### Assignment
When a line below contains the word "trap", copy that line.

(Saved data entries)
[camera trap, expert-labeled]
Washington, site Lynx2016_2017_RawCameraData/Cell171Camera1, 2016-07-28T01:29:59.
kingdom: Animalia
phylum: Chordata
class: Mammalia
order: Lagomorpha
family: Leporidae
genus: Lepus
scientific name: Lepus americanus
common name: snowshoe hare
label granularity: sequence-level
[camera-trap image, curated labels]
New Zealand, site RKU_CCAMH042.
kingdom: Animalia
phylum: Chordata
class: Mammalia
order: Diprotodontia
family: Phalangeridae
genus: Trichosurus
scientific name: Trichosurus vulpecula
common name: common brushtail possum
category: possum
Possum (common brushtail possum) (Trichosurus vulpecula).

### Your response
[camera trap, expert-labeled]
[camera-trap image, curated labels]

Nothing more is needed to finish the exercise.